Was I Right to Delay Becoming GDPR Compliant?

Business Strategy InformationA year ago I wrote 3 blogs on what businesses needed to do in order to be GDPR compliant in time for May 25th 2018.

At the time much was about definitions as the requirements of the Regulation were being worked upon.

Now there are answers for most (but not all) areas so time for a re-visit to see whether holding off was a good idea.

Positive Outcomes of Delay

The first positive outcome of my review last year was that it caused me to focus on the personal data I was using in my business and how I was using it. As a marketer that focus is about the quality of the individual relationships and progression through a marketing funnel. The by-product of this focus was that I got more and better business, which meant I put off reviewing GDPR as I was busy. Whoops!

Since I last looked at the Information Commissioner Office’s website, they have uploaded some very useful checklists . When I say useful I also mean scary. GDPR fundamentally affects how anyone is doing marketing in Europe. All businesses need to rethink how they can effectively and legally use:

  • Their prospecting system
  • The customer relationship management systems they use.
  • Their market research profiling tools.

The checklists are great tools to understand your progress to compliance with handy information pop-outs and a rating of where you currently are. You will probably find that you need to work through more than one checklist.

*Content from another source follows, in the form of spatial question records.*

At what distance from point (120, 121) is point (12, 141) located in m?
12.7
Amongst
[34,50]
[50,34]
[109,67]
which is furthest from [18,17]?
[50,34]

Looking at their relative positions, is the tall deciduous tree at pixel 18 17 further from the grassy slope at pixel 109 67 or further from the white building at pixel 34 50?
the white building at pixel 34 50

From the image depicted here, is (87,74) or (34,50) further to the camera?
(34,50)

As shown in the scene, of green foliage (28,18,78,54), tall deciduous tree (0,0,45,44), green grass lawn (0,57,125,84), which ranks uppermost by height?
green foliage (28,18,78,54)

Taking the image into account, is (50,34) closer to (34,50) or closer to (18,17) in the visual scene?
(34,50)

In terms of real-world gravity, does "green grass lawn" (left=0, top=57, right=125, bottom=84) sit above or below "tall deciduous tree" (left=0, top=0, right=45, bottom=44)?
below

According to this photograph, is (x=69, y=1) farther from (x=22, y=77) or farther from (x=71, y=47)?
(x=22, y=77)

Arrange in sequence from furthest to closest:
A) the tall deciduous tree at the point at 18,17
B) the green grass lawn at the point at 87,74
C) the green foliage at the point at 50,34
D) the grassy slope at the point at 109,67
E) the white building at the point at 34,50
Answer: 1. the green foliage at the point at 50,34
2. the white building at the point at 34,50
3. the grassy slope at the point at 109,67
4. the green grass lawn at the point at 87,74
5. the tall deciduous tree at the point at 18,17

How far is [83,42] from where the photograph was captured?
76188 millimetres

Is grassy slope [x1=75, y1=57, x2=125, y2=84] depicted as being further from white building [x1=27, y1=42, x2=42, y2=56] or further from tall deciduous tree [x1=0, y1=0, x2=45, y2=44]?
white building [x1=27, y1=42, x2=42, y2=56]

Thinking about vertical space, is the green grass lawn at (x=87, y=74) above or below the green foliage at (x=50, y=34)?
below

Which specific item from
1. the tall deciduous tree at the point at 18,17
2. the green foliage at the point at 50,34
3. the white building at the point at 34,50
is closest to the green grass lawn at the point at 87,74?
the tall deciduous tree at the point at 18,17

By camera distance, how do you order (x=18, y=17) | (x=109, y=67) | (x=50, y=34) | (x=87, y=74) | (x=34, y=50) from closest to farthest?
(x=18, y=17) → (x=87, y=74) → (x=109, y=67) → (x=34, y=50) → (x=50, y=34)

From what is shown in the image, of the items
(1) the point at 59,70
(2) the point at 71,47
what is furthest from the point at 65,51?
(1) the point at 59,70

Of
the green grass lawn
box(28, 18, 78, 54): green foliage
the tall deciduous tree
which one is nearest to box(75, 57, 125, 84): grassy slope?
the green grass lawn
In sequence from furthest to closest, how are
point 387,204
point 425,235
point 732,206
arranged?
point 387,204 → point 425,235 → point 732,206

They may eventually numb your mind as you realise what is still left to do to be GDPR compliant.

Negative Outcomes of GDPR Delay Till May

GDPR is complex and in places can be logically contradictory. For example the best way for a computer to prevent re-entering a deleted record is to keep a record!

While parts of it have become more concrete, with a month to go some areas are still under construction. Anyone needing to have a processor contract in place needs to create it themselves, as there are no best practice examples or a list of areas that must be covered.

Waiting so long has made this another task that is urgent and important. And for my business there appear to be 10 policies to write, 7 processes to  map and execute, 5 pieces of legalese to drafted or people to trained and a fee to pay. Still a month to go, so plenty of time!

So Was I Right?

So the doomsayers who say we are all going to die when GDPR goes live might be correct. But in my case only probably from the effort of getting there by leaving it so late.

And the reason to do it, is not the fine. But because fundamentally GDPR is about sound real relationships that enable your business to prosper in the information technology age. So start now to be GDPR compliant as soon as you can.